◆ **Lesetext**:
Wie stark ist Berliner Mode, wenn es um Nachhaltigkeit geht?
Viele Kreative sind im Laufe der Jahre zu Vorbildern in der Branche in Sachen Nachhaltigkeit geworden, die unterschiedliche Ansätze von verantwortlichem und achtsamem Design verfolgen. Ich denke hier an Designer*innen wie Julia Leifert, die lokal beschafft und in Handarbeit ihre Kreationen hergestellt, Karen Jessen, die für transparente Schneiderkunst und die Nutzung von bereits bestehenden Materialien ohne Abfallerzeugung steht, und LMLstudio, der von Hand Kleidung ohne Geschlecht und Größenzuordnung schafft - um nur einige zu nennen. Berlin ist ein kreativer und innovativer Schmelztiegel, wenn es um neue nachhaltige Lösungen in Sachen Produktion und Design geht. Ich denke, wir müssen uns in dieser Hinsicht nicht verstecken.
Nicht nur die Berlin Fashion Week steht im Wandel, sondern die komplette Modebranche weltweit – wie siehst du die Entwicklung und vor allem die Chancen?
Die großen Themen, die im Raum stehen, sind in jedem Fall Digitalisierung und Nachhaltigkeit. Wie können wir mit der MBFW nachhaltigen Innovationen und Designer*innen nicht nur eine Plattform bieten, sondern sie auch aktiv fördern? Der Trend geht zu weniger, ausgesuchter und achtsamer in Sachen Mode Design. Gleichzeitig werden die neuen Kollektionen in Echtzeit auf die Bildschirme der Kund:innen und Interessierten gebracht. Die Grenze zwischen B2B und B2C verschwimmt. Mode wird nahbarer, Design demokratischer. Die gelebten Gesetze der Mode werden aktuell neu definiert und das sehe ich als große Chance, um unsere Arbeit und Anliegen und auch die Wertschätzung für gutes, nachhaltiges Design, breit erfahrbar zu machen.

◆ **Auszug Datensatz**:
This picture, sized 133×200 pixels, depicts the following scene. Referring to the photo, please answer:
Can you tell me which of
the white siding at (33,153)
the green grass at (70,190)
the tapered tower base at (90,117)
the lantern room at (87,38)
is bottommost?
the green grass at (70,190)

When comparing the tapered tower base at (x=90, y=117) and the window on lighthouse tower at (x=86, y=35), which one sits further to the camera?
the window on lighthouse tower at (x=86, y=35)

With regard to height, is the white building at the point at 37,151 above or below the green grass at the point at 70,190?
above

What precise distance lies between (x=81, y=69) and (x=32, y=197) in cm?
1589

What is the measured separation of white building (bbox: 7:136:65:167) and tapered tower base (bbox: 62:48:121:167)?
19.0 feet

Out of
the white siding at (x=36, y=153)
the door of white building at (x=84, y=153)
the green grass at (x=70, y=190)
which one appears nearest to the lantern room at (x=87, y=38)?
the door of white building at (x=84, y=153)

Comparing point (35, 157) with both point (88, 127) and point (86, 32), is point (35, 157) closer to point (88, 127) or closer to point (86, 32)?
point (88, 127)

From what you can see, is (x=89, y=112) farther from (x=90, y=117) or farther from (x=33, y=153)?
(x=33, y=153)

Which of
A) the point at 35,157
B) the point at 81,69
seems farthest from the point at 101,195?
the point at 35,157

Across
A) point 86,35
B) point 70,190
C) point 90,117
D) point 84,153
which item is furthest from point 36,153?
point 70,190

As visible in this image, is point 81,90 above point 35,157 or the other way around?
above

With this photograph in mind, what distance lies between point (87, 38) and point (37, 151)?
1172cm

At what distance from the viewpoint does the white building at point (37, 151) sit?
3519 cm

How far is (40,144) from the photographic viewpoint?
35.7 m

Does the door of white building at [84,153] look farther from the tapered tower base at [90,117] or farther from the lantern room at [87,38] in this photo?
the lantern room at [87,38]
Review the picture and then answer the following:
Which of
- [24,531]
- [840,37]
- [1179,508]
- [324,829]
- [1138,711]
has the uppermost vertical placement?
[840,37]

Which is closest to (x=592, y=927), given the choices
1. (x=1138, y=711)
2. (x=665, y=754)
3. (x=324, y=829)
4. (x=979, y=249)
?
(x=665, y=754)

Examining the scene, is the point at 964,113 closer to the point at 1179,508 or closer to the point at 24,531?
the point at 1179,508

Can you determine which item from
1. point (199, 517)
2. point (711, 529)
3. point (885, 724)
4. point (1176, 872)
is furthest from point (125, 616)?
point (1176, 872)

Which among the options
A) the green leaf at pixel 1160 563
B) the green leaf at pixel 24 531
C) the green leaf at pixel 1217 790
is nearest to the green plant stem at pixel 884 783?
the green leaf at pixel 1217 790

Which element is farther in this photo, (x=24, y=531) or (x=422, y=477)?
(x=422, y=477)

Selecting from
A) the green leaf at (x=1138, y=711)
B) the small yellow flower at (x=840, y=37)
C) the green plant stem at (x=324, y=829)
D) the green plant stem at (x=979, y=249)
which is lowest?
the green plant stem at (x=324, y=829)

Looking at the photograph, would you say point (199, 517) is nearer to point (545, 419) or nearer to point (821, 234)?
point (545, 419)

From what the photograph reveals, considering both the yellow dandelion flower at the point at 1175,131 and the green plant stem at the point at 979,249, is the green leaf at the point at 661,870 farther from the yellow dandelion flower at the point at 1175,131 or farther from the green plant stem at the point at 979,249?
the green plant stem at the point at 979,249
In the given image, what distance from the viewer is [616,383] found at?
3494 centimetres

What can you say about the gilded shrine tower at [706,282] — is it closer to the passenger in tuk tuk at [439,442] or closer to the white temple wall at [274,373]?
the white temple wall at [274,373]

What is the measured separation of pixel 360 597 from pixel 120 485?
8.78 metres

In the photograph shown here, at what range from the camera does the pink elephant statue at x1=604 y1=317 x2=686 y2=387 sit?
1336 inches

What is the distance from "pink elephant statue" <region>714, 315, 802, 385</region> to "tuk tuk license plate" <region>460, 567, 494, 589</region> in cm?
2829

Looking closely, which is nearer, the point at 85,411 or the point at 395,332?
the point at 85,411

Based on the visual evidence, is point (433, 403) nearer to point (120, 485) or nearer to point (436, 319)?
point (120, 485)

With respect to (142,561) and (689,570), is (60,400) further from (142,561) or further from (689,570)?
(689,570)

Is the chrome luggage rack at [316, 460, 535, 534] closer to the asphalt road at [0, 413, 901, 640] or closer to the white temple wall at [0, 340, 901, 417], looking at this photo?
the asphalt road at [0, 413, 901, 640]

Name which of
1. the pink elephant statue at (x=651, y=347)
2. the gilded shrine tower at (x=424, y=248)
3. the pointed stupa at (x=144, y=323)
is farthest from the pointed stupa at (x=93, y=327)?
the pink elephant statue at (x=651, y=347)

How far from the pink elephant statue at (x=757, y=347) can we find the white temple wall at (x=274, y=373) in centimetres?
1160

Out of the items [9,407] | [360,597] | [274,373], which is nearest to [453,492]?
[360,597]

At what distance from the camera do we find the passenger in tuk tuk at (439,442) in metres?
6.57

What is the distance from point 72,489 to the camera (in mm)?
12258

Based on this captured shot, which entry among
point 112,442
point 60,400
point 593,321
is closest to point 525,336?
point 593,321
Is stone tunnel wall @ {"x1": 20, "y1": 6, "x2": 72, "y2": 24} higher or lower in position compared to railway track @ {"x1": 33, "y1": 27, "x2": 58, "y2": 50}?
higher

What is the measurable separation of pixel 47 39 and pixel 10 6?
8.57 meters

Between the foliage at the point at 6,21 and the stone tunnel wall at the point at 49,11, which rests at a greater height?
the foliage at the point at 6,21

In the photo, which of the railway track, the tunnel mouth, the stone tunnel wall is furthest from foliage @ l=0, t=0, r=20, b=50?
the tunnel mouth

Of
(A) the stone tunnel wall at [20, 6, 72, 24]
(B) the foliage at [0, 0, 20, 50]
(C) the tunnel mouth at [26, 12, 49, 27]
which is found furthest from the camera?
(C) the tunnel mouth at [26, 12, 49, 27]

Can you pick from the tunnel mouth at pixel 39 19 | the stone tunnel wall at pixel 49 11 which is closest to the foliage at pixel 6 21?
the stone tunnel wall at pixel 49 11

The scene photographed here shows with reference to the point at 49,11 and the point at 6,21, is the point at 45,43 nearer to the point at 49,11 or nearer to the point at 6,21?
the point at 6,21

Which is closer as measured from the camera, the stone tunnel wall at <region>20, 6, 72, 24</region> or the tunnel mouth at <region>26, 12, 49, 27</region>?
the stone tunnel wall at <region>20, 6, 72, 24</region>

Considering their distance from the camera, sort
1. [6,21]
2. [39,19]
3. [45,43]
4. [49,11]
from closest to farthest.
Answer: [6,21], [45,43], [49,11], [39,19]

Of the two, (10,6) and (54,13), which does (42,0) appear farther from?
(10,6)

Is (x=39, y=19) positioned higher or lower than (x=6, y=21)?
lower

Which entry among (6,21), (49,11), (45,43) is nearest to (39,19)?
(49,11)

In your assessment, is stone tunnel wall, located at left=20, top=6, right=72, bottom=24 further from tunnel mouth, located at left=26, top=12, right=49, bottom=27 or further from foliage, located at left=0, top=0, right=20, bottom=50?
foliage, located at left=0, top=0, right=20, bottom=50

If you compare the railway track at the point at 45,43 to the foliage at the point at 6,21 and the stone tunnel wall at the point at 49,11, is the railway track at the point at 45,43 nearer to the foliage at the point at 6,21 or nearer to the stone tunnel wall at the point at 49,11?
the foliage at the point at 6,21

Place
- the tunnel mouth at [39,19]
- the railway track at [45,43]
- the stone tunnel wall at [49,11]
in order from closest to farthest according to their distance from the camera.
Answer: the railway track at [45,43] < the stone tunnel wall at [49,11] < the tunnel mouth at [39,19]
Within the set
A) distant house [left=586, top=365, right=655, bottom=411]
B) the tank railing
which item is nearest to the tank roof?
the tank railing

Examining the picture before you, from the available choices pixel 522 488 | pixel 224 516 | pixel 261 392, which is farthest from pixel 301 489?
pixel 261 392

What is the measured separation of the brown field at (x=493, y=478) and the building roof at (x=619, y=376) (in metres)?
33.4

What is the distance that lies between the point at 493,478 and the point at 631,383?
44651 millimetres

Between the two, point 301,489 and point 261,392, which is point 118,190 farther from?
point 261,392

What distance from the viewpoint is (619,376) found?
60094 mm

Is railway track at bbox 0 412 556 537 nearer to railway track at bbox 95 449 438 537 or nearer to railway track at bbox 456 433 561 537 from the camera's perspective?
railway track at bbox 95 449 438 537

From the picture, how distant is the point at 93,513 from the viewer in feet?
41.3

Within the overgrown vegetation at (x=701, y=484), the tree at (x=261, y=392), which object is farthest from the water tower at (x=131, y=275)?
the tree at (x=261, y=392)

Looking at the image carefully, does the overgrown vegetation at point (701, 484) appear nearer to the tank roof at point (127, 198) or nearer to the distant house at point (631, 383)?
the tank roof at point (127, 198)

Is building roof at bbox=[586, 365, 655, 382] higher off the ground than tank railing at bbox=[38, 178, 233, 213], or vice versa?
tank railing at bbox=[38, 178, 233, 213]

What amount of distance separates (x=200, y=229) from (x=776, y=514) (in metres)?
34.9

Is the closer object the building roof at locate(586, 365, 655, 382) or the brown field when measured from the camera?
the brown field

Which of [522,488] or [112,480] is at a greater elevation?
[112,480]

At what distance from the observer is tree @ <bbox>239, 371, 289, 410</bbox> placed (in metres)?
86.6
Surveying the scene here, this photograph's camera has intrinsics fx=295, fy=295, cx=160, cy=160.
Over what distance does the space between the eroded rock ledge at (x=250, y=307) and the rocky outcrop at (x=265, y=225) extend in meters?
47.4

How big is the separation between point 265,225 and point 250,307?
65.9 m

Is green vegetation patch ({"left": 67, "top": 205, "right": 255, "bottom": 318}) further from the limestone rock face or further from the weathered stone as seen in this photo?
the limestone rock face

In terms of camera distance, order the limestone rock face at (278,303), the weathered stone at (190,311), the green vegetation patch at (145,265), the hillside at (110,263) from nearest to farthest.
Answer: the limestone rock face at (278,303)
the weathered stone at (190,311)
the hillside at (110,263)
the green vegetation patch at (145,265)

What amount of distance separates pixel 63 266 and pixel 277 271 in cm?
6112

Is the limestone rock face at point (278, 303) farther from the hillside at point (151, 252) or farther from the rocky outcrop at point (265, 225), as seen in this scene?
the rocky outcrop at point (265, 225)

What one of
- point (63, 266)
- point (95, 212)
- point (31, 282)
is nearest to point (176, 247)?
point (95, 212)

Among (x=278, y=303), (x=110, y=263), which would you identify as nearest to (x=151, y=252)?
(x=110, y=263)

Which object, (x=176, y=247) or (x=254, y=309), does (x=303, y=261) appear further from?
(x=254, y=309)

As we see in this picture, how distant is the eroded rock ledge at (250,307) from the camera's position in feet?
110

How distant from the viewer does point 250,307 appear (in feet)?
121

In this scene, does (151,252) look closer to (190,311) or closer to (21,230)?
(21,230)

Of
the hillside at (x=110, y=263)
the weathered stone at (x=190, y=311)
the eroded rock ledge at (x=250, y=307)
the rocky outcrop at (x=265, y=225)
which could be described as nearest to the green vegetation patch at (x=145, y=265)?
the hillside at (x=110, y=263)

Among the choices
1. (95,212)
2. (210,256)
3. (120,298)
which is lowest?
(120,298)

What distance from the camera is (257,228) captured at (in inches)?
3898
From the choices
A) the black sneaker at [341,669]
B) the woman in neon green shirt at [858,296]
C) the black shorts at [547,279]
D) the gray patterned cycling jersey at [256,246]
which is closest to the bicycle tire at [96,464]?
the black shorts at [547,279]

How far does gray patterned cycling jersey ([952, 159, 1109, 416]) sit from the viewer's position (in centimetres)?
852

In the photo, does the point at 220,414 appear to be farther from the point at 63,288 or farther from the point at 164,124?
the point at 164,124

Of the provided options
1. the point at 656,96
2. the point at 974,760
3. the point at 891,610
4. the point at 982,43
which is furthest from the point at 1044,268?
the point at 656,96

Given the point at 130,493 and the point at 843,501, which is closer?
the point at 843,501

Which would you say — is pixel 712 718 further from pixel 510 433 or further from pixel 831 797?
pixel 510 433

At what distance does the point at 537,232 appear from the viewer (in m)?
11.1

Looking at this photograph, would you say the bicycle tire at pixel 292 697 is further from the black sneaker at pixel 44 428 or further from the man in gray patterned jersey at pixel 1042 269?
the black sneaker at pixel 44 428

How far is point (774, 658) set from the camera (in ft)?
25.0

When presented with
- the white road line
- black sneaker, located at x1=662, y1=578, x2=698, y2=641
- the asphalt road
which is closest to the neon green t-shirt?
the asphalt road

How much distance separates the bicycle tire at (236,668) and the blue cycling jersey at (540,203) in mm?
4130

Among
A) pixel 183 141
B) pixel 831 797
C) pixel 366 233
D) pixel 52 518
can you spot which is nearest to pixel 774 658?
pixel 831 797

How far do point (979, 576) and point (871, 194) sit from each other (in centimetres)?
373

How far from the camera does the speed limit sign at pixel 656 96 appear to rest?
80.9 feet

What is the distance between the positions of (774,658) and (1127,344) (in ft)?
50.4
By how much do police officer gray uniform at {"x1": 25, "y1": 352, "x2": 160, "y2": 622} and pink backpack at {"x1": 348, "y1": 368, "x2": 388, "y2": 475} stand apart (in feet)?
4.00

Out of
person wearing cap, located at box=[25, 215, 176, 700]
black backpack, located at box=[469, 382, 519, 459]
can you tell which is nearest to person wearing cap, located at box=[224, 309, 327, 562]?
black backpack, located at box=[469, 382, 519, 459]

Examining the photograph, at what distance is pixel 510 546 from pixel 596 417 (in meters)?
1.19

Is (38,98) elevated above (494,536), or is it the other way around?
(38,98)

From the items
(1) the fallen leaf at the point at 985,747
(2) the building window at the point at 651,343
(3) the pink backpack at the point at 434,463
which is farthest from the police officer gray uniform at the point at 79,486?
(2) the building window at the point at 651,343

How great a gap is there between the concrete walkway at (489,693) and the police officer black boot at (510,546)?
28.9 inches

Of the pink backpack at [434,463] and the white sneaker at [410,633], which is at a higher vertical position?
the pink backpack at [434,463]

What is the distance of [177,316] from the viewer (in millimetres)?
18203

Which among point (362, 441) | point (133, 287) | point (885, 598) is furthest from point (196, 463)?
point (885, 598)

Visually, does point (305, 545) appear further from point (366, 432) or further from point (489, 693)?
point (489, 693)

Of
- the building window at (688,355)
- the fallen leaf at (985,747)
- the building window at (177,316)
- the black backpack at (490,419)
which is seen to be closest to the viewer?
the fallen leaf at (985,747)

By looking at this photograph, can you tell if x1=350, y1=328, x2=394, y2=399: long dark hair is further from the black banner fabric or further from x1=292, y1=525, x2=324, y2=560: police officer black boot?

◆ **Aufgabe A**: Prüfe, ob die folgenden Aussagen zum Text über Berliner Mode passen, und antworte jeweils mit Ja oder Nein samt den entscheidenden Worten aus dem Text als wörtlichem Zitat: (i) Karen Jessen arbeitet mit Materialien, die es schon gibt. (ii) LMLstudio stellt Kleidung maschinell her. (iii) Die Grenze zwischen B2B und B2C wird laut Text unschärfer.
◆ **Aufgabe B**: Wiederhole aus dem Text über Berliner Mode alles von „Wie stark ist“ bis hinunter zu „Hinsicht nicht verstecken.“ Wort für Wort.
◆ **Aufgabe C**: Nimm den Text über Berliner Mode dort auf, wo er endet, und schreib ihn weiter.
Die Zeilen spielen hierfür keine Rolle.

◆ **Antwort A**:
(i) Ja: „die Nutzung von bereits bestehenden Materialien ohne Abfallerzeugung“
(ii) Nein: „der von Hand Kleidung ohne Geschlecht und Größenzuordnung schafft“
(iii) Ja: „Die Grenze zwischen B2B und B2C verschwimmt.“

◆ **Antwort B**:
Wie stark ist Berliner Mode, wenn es um Nachhaltigkeit geht?
Viele Kreative sind im Laufe der Jahre zu Vorbildern in der Branche in Sachen Nachhaltigkeit geworden, die unterschiedliche Ansätze von verantwortlichem und achtsamem Design verfolgen. Ich denke hier an Designer*innen wie Julia Leifert, die lokal beschafft und in Handarbeit ihre Kreationen hergestellt, Karen Jessen, die für transparente Schneiderkunst und die Nutzung von bereits bestehenden Materialien ohne Abfallerzeugung steht, und LMLstudio, der von Hand Kleidung ohne Geschlecht und Größenzuordnung schafft - um nur einige zu nennen. Berlin ist ein kreativer und innovativer Schmelztiegel, wenn es um neue nachhaltige Lösungen in Sachen Produktion und Design geht. Ich denke, wir müssen uns in dieser Hinsicht nicht verstecken.

◆ **Antwort C**:
Corona hat auch zwingendermaßen zum Wandel beigetragen z.B. haben sich hybride Konzepte bewährt, EinkäuferInnen müssen vielleicht gar nicht mehr physisch vor Ort sein, Networking geht heutzutage auch digital. Wird das so bleiben in der Modebranche und gibt es da seitens MBFW Konzepte, die den Wandel mit vorantreiben? Oder bist du der Meinung, dass man Mode physisch erleben muss?
Über unsere Webseite und Social Media wird die MBFW auch digital erlebbar sein. Die Shows und Panel Talks finden hybrid statt. Daran führt kein Weg vorbei. Gleichzeitig bin ich der Meinung, dass man gerade Mode und Design erst richtig vor Ort erleben kann. Es geht um mehr, als die Kleidung, es geht um ein Gesamtkonzept, wenn man so will. Das spiegelt sowohl bei der MBFW und auch Der Berliner Salon sehr gut wider: Mode und Design im Kontext zueinander, im Zusammenspiel mit Architektur und Raum. Gutes Design ist ein Erlebnis mit allen Sinnen, das man nur vor Ort wirklich erfährt. Gleichzeitig ist es natürlich auch wichtig, die Stoffe der Entwürfe zu fühlen oder bei einer Show getragen in Bewegung zu sehen.
Zurück zur MBFW: Neben den Runway Shows finden auch Talks statt. Was sind die Hauptthemen? Und das Ziel der Talks?
Wir haben diese Saison vier Talks: „Fashion - Repairs and Restoration“ in Zusammenarbeit mit Fashion Open Studio. „What would Karl do - How to be a designer now and then“ mit Christiane Arp und Designerin Tina Lutz. Beim Gespräch von She’s Mercedes, einer Initiative von Mercedes-Benz, beleuchten die Teilnehmerinnen der Gesprächsrunde „Sustainability: The luxury of our future“. Abschließen wir die Panel Talk-Reihe am Mittwochnachmittag „Can the Future be Handmade? - Indian and German perspectives“ von den Initiatorinnen des deutsch-indischen Projekts made/in.Alle Talks kreisen um die Themen Nachhaltigkeit, Nachwuchsförderung, die Chancen von Digitalisierung und der Frage, wohin die Reise geht für die Branche.
Das Highlights der MBFW ist die Opening Show, die auch am 14. März abends stattfindet – könnt ihr schon verraten, wer die Berliner Modewoche eröffnen wird?
Es wird die aus Helsinki stammende Designerin Sofia Ilmonen sein. Ilmonen ist Preisträgerin des neuen Mercedes-Benz Eco-Responsible Collection Awards von dem International Fashion, Photography and Accessoires Festival Hyères. Wir sind stolz, dass eine so talentierte, nachhaltige Designerin eröffnet. Zusammen mit Mercedes-Benz weiten wir unseren Fokus auf nachhaltige Mode stets aus und Designer*innen wie Ilmonen setzen hier ein starkes Statement.
Ihr seid mit der MBFW und mit Der Berliner Salon seit Jahren dem Modestandort Berlin treu – was macht Berlin hinsichtlich Mode so besonders?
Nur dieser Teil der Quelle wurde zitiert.